(Scraped caption text data)
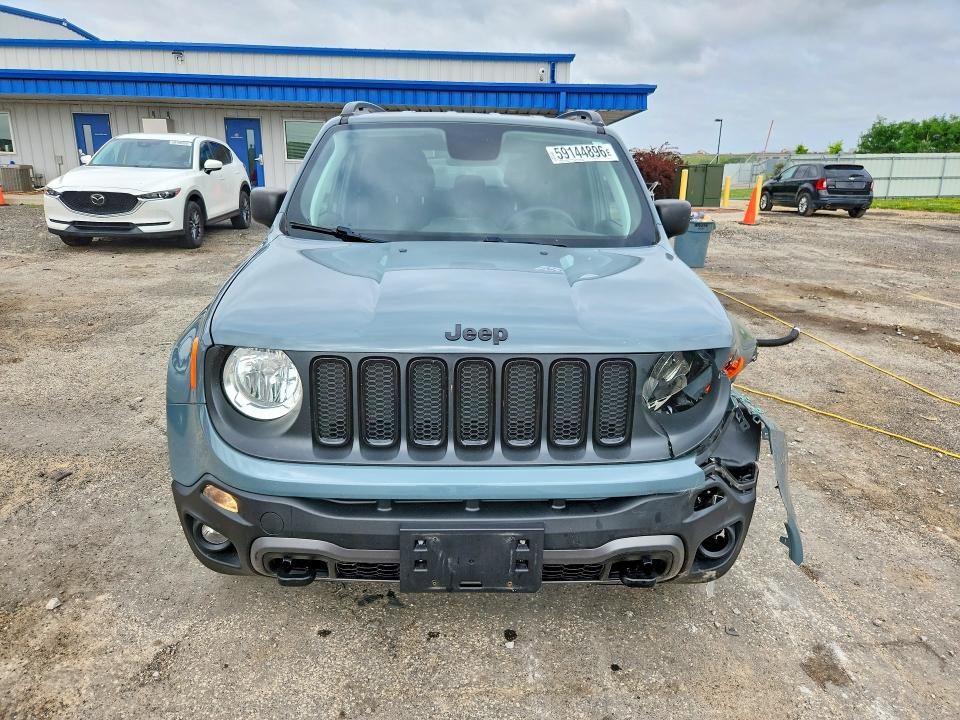 2018 Jeep Renegade VIN ZACCJBAB9JPH25579 COPART salvage auction — FRONT END, Wi - Certificate Of Title, sold $200 on 2026-07-21 (photo 5)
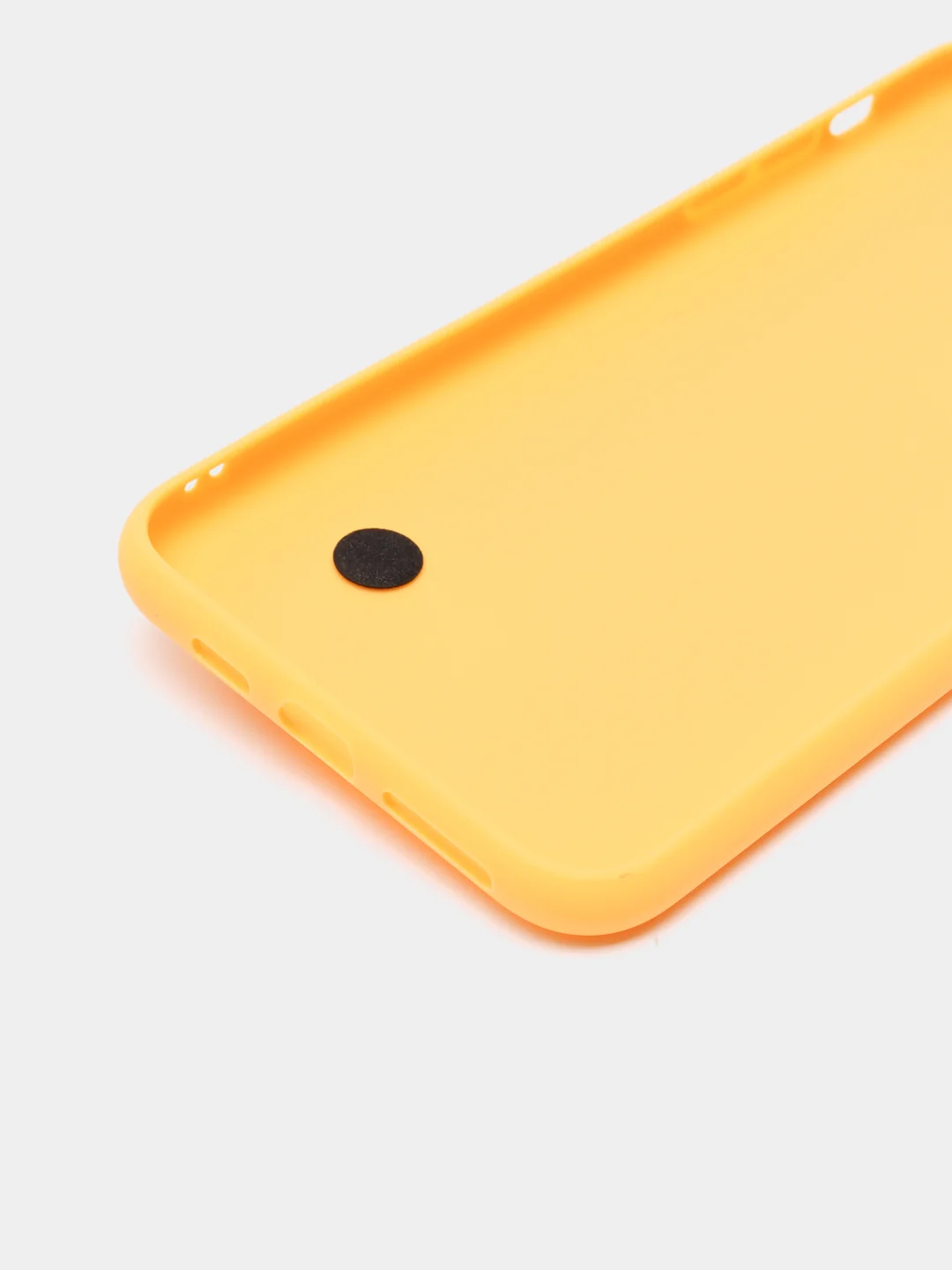 Желтый чехол Apple iPhone 6/6S, 7/8/SE2020, 7 Plus/8 Plus, X/XS, XS Max, XR, 11/11 Pro/11 Pro Max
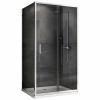 Душевое ограждение Abber Schwarzer Diamant 120x90 см AG301205-S905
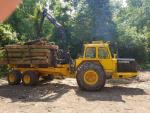Houtsleepcombinatie - forwarder VOLVO 868 |  Bosbouwtechniek | Houtbewerkingsmachines | Adam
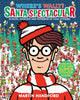 Where's Wally? Santa Spectacular Sticker Activity Book 9781406378634 Martin Handford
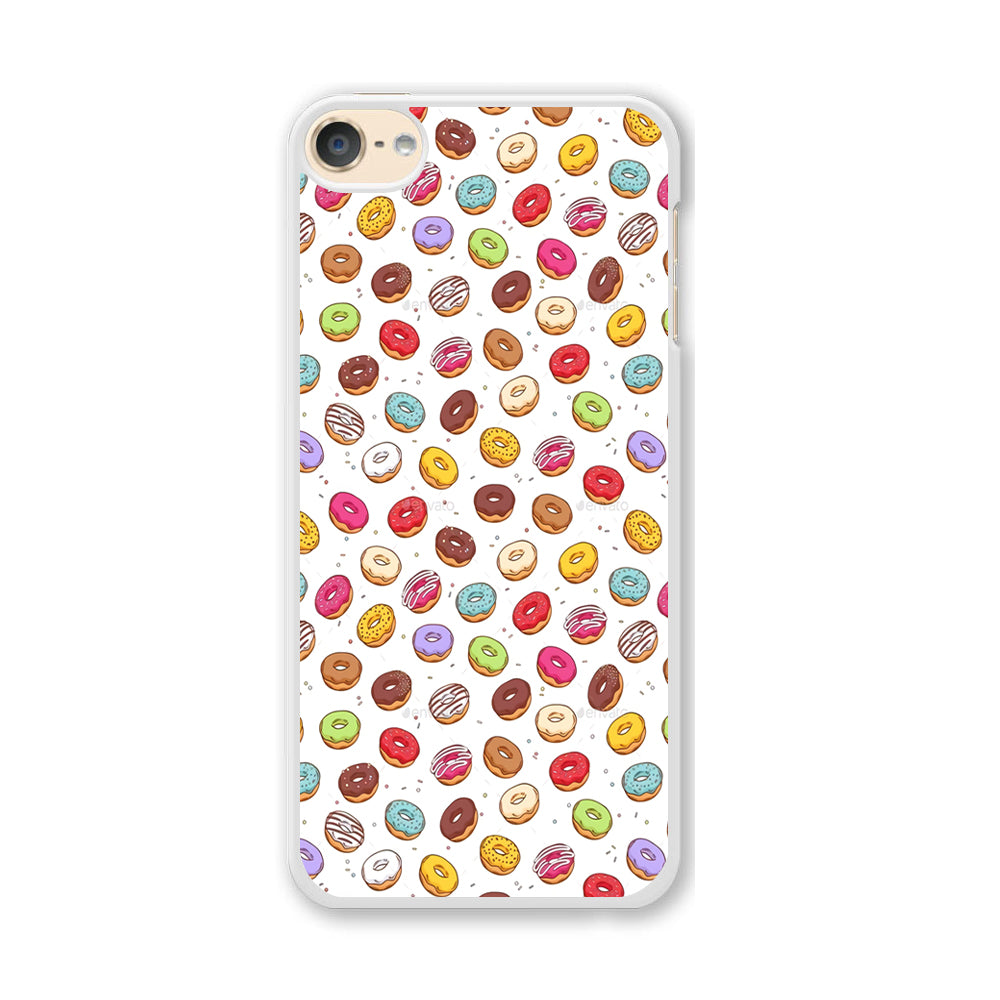 Sweet Donuts Pattern 001 iPod Touch 6 Case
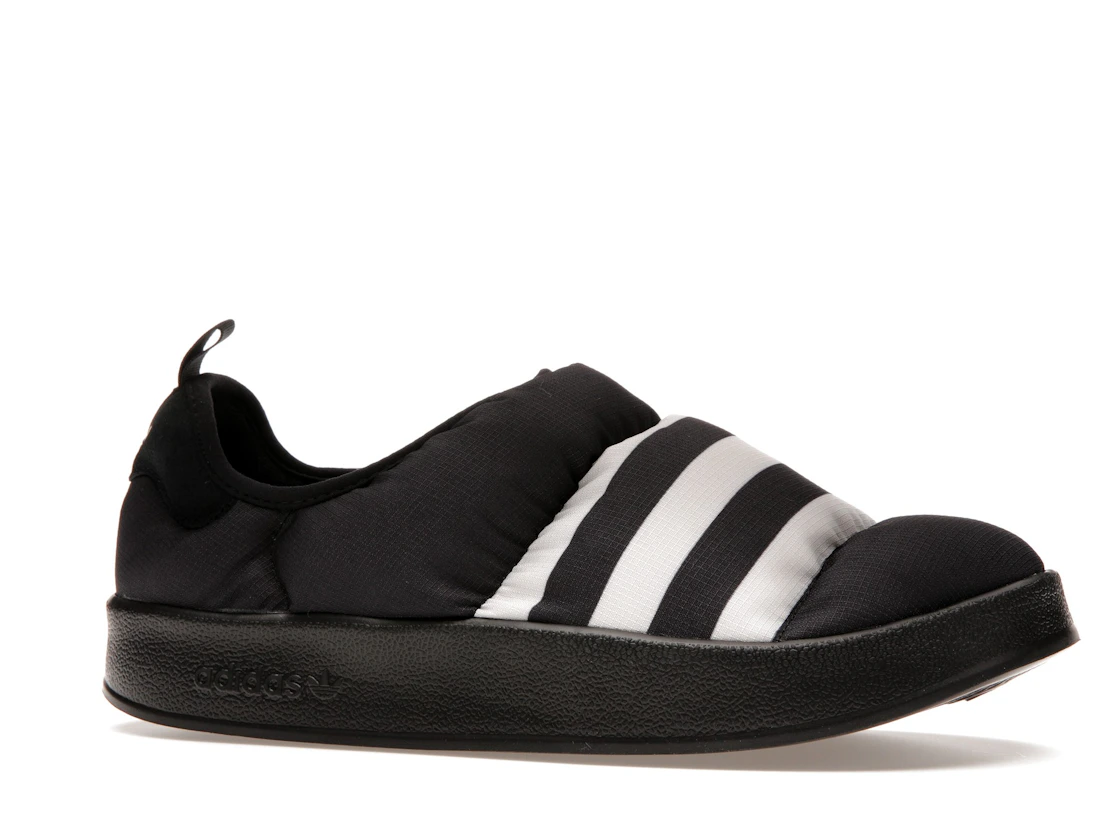 adidas Puffylette Black Grey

*Work request*
Starting at the line that contains "Where's Wally? Santa", reproduce every line through the last one in the records exactly, and omit all pictures.

*Solution to the problem*
 Where's Wally? Santa Spectacular Sticker Activity Book 9781406378634 Martin Handford
 Sweet Donuts Pattern 001 iPod Touch 6 Case
 adidas Puffylette Black Grey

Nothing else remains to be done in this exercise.